## STORED RECORDS
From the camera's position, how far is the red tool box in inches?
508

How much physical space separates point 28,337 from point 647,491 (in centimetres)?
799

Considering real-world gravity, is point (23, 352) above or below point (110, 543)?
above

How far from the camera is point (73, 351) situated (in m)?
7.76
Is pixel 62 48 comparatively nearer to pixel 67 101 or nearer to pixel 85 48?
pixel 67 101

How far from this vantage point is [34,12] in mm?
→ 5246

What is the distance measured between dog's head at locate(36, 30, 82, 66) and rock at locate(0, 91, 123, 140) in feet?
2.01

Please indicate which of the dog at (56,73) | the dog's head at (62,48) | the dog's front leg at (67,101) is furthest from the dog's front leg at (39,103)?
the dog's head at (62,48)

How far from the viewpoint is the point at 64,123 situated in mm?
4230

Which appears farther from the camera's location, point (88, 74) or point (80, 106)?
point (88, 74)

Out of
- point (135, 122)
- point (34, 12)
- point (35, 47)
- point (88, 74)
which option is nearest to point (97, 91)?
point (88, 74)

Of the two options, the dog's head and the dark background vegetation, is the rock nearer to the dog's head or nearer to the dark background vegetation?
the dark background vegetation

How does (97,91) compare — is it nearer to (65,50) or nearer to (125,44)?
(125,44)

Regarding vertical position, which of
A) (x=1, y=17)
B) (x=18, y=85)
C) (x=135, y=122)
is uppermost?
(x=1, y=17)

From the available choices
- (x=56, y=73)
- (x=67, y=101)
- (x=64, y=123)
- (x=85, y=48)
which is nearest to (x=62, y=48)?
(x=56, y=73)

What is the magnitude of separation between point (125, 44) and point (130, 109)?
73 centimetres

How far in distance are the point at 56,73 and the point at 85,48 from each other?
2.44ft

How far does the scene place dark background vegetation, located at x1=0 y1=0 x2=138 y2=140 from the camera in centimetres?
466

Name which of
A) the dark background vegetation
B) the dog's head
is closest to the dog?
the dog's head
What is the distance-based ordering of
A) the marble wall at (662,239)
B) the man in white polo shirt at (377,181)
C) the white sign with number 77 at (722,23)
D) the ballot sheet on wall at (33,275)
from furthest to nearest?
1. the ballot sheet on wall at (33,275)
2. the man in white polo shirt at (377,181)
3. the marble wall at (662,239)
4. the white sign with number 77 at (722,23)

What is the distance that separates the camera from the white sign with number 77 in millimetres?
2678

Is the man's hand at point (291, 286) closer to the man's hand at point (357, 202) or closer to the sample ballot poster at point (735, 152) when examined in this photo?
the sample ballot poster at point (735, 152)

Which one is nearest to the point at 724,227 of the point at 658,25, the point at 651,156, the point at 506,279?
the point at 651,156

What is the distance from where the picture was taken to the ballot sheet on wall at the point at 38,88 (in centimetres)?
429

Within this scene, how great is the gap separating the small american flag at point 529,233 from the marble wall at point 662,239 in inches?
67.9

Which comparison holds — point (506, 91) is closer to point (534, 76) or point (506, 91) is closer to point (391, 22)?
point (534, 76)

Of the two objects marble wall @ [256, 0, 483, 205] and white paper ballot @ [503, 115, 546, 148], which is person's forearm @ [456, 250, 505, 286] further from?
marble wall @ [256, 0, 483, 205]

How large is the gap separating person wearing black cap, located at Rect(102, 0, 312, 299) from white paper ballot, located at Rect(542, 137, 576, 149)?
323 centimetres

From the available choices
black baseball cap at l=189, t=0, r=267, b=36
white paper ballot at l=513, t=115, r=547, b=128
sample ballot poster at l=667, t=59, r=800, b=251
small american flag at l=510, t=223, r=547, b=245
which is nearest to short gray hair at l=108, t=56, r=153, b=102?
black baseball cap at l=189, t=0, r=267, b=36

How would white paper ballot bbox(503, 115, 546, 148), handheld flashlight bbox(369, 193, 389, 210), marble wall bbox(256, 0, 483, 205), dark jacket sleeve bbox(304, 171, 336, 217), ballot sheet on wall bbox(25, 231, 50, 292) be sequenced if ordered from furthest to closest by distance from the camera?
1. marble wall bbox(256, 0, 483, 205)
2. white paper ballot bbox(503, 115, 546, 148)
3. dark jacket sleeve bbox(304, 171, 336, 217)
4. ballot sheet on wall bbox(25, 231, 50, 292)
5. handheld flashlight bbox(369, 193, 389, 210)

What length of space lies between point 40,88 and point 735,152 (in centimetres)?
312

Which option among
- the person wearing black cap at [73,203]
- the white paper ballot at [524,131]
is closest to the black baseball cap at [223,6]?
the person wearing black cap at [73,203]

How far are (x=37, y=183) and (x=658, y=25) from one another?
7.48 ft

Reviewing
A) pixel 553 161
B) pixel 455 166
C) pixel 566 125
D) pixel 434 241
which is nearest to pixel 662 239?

## SHORT PROBLEM
Retype the listing. Match it exactly.

## FINISHED TASK
From the camera's position, how far is the red tool box in inches?
508

How much physical space separates point 28,337 from point 647,491 (in centimetres)?
799

Considering real-world gravity, is point (23, 352) above or below point (110, 543)?
above

How far from the camera is point (73, 351) situated (in m)?
7.76
Is pixel 62 48 comparatively nearer to pixel 67 101 or nearer to pixel 85 48?
pixel 67 101

How far from this vantage point is [34,12] in mm?
→ 5246

What is the distance measured between dog's head at locate(36, 30, 82, 66) and rock at locate(0, 91, 123, 140) in feet?
2.01

Please indicate which of the dog at (56,73) | the dog's head at (62,48) | the dog's front leg at (67,101) is furthest from the dog's front leg at (39,103)?
the dog's head at (62,48)

How far from the viewpoint is the point at 64,123 situated in mm?
4230

Which appears farther from the camera's location, point (88, 74) or point (80, 106)?
point (88, 74)

Out of
- point (135, 122)
- point (34, 12)
- point (35, 47)
- point (88, 74)
which option is nearest to point (97, 91)?
point (88, 74)

Of the two options, the dog's head and the dark background vegetation, is the rock nearer to the dog's head or nearer to the dark background vegetation?
the dark background vegetation

How does (97,91) compare — is it nearer to (65,50) or nearer to (125,44)?
(125,44)

Regarding vertical position, which of
A) (x=1, y=17)
B) (x=18, y=85)
C) (x=135, y=122)
is uppermost?
(x=1, y=17)

From the available choices
- (x=56, y=73)
- (x=67, y=101)
- (x=64, y=123)
- (x=85, y=48)
which is nearest to (x=62, y=48)?
(x=56, y=73)

What is the magnitude of separation between point (125, 44) and point (130, 109)?
73 centimetres

How far in distance are the point at 56,73 and the point at 85,48 from each other?
2.44ft

How far does the scene place dark background vegetation, located at x1=0 y1=0 x2=138 y2=140 from the camera in centimetres?
466

Name which of
A) the dark background vegetation
B) the dog's head
is closest to the dog?
the dog's head
What is the distance-based ordering of
A) the marble wall at (662,239)
B) the man in white polo shirt at (377,181)
C) the white sign with number 77 at (722,23)
D) the ballot sheet on wall at (33,275)
from furthest to nearest?
1. the ballot sheet on wall at (33,275)
2. the man in white polo shirt at (377,181)
3. the marble wall at (662,239)
4. the white sign with number 77 at (722,23)

What is the distance that separates the camera from the white sign with number 77 in millimetres?
2678

Is the man's hand at point (291, 286) closer to the man's hand at point (357, 202) or closer to the sample ballot poster at point (735, 152) when examined in this photo?
the sample ballot poster at point (735, 152)

Which one is nearest to the point at 724,227 of the point at 658,25, the point at 651,156, the point at 506,279?
the point at 651,156

What is the distance from where the picture was taken to the ballot sheet on wall at the point at 38,88 (in centimetres)?
429

Within this scene, how great is the gap separating the small american flag at point 529,233 from the marble wall at point 662,239 in inches?
67.9

Which comparison holds — point (506, 91) is closer to point (534, 76) or point (506, 91) is closer to point (391, 22)?
point (534, 76)

Of the two objects marble wall @ [256, 0, 483, 205] and white paper ballot @ [503, 115, 546, 148], which is person's forearm @ [456, 250, 505, 286] further from?
marble wall @ [256, 0, 483, 205]

How large is the gap separating person wearing black cap, located at Rect(102, 0, 312, 299) from white paper ballot, located at Rect(542, 137, 576, 149)?
323 centimetres

From the available choices
black baseball cap at l=189, t=0, r=267, b=36
white paper ballot at l=513, t=115, r=547, b=128
sample ballot poster at l=667, t=59, r=800, b=251
small american flag at l=510, t=223, r=547, b=245
which is nearest to short gray hair at l=108, t=56, r=153, b=102?
black baseball cap at l=189, t=0, r=267, b=36

How would white paper ballot bbox(503, 115, 546, 148), handheld flashlight bbox(369, 193, 389, 210), marble wall bbox(256, 0, 483, 205), dark jacket sleeve bbox(304, 171, 336, 217), ballot sheet on wall bbox(25, 231, 50, 292) be sequenced if ordered from furthest to closest by distance from the camera?
1. marble wall bbox(256, 0, 483, 205)
2. white paper ballot bbox(503, 115, 546, 148)
3. dark jacket sleeve bbox(304, 171, 336, 217)
4. ballot sheet on wall bbox(25, 231, 50, 292)
5. handheld flashlight bbox(369, 193, 389, 210)

What length of space lies between point 40,88 and point 735,152 (in centimetres)?
312

Which option among
- the person wearing black cap at [73,203]
- the white paper ballot at [524,131]
is closest to the black baseball cap at [223,6]?
the person wearing black cap at [73,203]

How far are (x=37, y=183) and (x=658, y=25) from one another?
7.48 ft

Reviewing
A) pixel 553 161
B) pixel 455 166
C) pixel 566 125
D) pixel 434 241
which is nearest to pixel 662 239?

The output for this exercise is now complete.